Facebook’s AI Growth Squeezes Universities

At a conference in Silicon Valley this week, Mark Zuckerberg, Facebook’s chief executive, vowed that his company would “keep building” despite a swirl of questions around the way it has dealt with personal data. That is certainly true in the area of artificial intelligence. Facebook is opening new AI labs after hiring three AI and robotics professors. “It is worrisome that they are eating the seed corn,” said Dan Weld, a computer science professor at the University of Washington. “If we lose all our faculty, it will be hard to keep preparing the next generation of researchers.”

Wells Fargo Agrees to $480 Million Settlement Over Sham Accounts

Wells Fargo’s tab for its sham accounts scandal shot up again Friday when the bank agreed to pay $480 million to settle a class-action claim from shareholders who said they were harmed by the bank’s false statements about its misdeeds. The deal, which still needs approval from a federal court in San Francisco, would compensate investors who bought Wells Fargo stock from February 2014 to September 2016. The bank said it denied the shareholders’ accusations but chose to settle the case to avoid the cost and distraction of fighting the claims.

Google Will Ask Buyers of U.S. Election Ads to Prove Identities

Google will begin requiring those who buy ads related to federal elections in the United States through its sprawling advertising network to prove that they are citizens or lawful residents of the country. In a blog post published Friday, Google said it would take steps to verify if people or organizations are allowed to buy political advertising and ask them to prove that they are who they say they are. It will, for example, ask a political action committee for an IRS-issued employer identification number or ask an individual for government-issued identification and a Social Security number.

U.S.-China Trade Talks End With Strong Demands, but Few Signs of a Deal

Senior Chinese and U.S. officials concluded two days of negotiations late Friday afternoon with no deal and no date set for further talks, as the United States stepped up its demands for Chinese concessions to avert a trade war. The U.S. negotiating team, which included Treasury Secretary Steven Mnuchin and U.S. trade representative Robert E. Lighthizer, did not release a statement. But a list of demands that the group brought into the meeting called for reducing the United States’ trade gap with China by $200 billion over the next two years and a halt on Chinese subsidies for advanced manufacturing sectors.

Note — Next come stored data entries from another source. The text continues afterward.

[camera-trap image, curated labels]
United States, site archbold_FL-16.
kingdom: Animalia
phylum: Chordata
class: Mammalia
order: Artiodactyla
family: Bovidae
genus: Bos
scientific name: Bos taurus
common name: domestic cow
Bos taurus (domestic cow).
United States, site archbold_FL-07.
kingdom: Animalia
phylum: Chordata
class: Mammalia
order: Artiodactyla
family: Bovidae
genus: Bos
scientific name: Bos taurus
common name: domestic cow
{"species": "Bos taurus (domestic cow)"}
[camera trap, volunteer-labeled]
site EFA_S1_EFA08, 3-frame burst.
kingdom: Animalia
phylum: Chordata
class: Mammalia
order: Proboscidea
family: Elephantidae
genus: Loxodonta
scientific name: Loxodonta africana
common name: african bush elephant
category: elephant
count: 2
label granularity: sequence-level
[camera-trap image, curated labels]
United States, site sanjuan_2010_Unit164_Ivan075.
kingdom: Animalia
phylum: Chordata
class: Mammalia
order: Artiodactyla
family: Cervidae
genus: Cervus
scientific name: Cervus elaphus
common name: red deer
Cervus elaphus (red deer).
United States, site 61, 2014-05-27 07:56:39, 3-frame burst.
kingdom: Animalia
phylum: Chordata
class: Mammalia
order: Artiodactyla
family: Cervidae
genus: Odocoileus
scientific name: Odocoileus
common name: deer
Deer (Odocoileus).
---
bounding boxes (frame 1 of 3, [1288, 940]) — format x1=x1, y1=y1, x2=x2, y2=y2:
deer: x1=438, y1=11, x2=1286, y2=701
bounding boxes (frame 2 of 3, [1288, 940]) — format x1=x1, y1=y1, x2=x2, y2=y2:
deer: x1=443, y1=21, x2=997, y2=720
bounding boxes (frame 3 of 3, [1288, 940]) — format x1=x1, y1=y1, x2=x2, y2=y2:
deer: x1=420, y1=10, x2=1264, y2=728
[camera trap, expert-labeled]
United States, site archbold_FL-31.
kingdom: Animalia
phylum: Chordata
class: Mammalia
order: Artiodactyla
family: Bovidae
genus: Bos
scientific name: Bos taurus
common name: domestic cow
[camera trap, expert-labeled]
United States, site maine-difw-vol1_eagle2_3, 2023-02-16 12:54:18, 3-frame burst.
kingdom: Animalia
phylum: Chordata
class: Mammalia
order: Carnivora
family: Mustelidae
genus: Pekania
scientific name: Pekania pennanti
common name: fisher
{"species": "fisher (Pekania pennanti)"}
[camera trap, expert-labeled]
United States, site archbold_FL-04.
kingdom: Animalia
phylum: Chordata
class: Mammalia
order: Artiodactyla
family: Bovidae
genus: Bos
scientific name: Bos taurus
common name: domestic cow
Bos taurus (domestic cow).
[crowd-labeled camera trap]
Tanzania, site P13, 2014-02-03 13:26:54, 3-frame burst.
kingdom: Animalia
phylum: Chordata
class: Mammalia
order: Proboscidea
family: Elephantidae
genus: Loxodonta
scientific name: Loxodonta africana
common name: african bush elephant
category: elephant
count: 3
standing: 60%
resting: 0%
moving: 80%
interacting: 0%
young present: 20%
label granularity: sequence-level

Murdoch and DeVos Lost Money in Theranos

Even some of the world’s richest people may get duped, according to newly unsealed documents in a lawsuit filed on behalf of investors in the failing blood-testing company Theranos. High-profile investors who collectively lost hundreds of millions of dollars included Walmart’s Walton family, media mogul Rupert Murdoch, and Education Secretary Betsy DeVos and her relatives. The list of investors, which was first reported by The Wall Street Journal, came to light as part of a class-action lawsuit brought in 2016 by Robert Colman, a retired Silicon Valley investment banker, who claims that Theranos misled investors.

3 Women Sue Charlie Rose and CBS, Alleging Harassment

Three women sued Charlie Rose and CBS on Friday, alleging that they were sexually harassed by the former anchorman while working for him and that the network did nothing to stop it. On Thursday, The Washington Post published detailed accusations against Rose by numerous women, including the three who are suing, and alleged that CBS managers knew about harassment complaints before Rose was fired in November. CBS said it was not aware of any allegations about Rose’s behavior before a November article by The Post. PBS, the longtime home of the “Charlie Rose” interview show, also cut ties with Rose.